> YOUR GOAL
Retype exactly the lines that run from the line with "Can you determine" to the final line of the entries, keeping both ends and nothing else.

Records from a spatial question set:
════
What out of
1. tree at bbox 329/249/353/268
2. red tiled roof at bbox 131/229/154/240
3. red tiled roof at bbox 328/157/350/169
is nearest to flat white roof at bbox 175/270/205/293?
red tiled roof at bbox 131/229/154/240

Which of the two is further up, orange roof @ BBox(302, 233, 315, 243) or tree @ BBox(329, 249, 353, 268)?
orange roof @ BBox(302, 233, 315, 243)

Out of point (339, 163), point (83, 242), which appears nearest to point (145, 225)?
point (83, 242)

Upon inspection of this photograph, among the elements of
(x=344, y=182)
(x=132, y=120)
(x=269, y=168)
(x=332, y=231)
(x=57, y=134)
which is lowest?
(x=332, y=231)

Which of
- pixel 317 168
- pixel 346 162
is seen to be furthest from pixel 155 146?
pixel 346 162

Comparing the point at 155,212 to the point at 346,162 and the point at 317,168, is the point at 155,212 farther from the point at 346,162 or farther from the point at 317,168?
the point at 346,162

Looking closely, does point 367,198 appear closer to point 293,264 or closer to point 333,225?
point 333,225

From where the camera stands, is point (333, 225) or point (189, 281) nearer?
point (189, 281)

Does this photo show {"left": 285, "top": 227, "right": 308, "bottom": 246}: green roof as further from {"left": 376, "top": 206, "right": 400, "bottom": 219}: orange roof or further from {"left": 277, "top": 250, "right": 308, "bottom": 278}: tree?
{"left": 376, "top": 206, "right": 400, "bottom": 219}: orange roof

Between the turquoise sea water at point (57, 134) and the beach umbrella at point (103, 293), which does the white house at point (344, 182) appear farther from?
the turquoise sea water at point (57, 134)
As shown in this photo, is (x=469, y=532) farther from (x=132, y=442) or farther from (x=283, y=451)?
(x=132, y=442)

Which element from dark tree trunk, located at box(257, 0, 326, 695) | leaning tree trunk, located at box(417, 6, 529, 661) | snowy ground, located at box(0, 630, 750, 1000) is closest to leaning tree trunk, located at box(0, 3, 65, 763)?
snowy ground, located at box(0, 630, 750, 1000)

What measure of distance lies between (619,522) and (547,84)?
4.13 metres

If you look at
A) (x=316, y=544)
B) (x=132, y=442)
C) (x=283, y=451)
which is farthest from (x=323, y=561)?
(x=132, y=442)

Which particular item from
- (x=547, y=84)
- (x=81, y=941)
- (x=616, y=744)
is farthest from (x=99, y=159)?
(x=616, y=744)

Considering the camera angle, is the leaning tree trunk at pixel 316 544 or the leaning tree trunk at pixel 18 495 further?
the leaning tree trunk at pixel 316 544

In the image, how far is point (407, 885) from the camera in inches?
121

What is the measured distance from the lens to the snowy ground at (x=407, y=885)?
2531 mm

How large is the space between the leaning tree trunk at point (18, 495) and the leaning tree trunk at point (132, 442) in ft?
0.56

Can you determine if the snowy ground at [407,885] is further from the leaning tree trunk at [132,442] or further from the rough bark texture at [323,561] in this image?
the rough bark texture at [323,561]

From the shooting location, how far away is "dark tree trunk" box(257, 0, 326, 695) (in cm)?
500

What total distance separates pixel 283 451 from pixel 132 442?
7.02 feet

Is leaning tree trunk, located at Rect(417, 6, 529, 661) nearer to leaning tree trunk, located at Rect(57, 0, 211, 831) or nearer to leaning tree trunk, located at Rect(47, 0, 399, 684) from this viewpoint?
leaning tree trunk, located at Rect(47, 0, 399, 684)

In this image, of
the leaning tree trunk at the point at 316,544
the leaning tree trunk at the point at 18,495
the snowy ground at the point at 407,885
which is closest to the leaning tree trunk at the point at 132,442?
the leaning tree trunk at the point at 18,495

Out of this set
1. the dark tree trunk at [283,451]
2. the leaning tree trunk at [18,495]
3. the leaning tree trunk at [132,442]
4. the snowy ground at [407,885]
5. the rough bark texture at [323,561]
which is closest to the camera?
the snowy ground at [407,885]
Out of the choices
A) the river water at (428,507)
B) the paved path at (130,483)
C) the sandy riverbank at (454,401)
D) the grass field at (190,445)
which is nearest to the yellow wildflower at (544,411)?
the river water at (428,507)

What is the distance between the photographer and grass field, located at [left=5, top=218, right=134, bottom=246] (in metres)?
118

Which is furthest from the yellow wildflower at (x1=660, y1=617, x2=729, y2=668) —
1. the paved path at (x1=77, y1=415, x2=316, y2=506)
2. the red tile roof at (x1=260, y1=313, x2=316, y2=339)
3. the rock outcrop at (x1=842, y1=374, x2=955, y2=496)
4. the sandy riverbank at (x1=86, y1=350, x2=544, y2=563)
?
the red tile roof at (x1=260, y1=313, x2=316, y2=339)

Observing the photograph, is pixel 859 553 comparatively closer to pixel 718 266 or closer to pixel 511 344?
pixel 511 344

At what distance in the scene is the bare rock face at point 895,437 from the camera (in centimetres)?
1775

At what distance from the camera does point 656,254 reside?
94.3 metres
════
> WORKED SOLUTION
Can you determine if the snowy ground at [407,885] is further from the leaning tree trunk at [132,442] or further from the rough bark texture at [323,561] in this image?
the rough bark texture at [323,561]

From the shooting location, how far away is "dark tree trunk" box(257, 0, 326, 695) (in cm)?
500

What total distance separates pixel 283 451 from pixel 132 442?
7.02 feet

Is leaning tree trunk, located at Rect(417, 6, 529, 661) nearer to leaning tree trunk, located at Rect(57, 0, 211, 831) or nearer to leaning tree trunk, located at Rect(47, 0, 399, 684) from this viewpoint?
leaning tree trunk, located at Rect(47, 0, 399, 684)

In this image, of
the leaning tree trunk at the point at 316,544
the leaning tree trunk at the point at 18,495
the snowy ground at the point at 407,885
which is closest to the leaning tree trunk at the point at 132,442?
the leaning tree trunk at the point at 18,495

Out of this set
1. the dark tree trunk at [283,451]
2. the leaning tree trunk at [18,495]
3. the leaning tree trunk at [132,442]
4. the snowy ground at [407,885]
5. the rough bark texture at [323,561]
which is closest to the camera?
the snowy ground at [407,885]
Out of the choices
A) the river water at (428,507)
B) the paved path at (130,483)
C) the sandy riverbank at (454,401)
D) the grass field at (190,445)
which is nearest to the yellow wildflower at (544,411)?
the river water at (428,507)

What is the distance between the photographer and grass field, located at [left=5, top=218, right=134, bottom=246] (in metres)?
118

Which is furthest from the yellow wildflower at (x1=660, y1=617, x2=729, y2=668) —
1. the paved path at (x1=77, y1=415, x2=316, y2=506)
2. the red tile roof at (x1=260, y1=313, x2=316, y2=339)
3. the rock outcrop at (x1=842, y1=374, x2=955, y2=496)
4. the sandy riverbank at (x1=86, y1=350, x2=544, y2=563)
?
the red tile roof at (x1=260, y1=313, x2=316, y2=339)

Observing the photograph, is pixel 859 553 comparatively closer to pixel 718 266 or closer to pixel 511 344?
pixel 511 344

At what distance in the scene is the bare rock face at point 895,437 from the camera (in centimetres)?
1775

At what distance from the camera does point 656,254 reside?
94.3 metres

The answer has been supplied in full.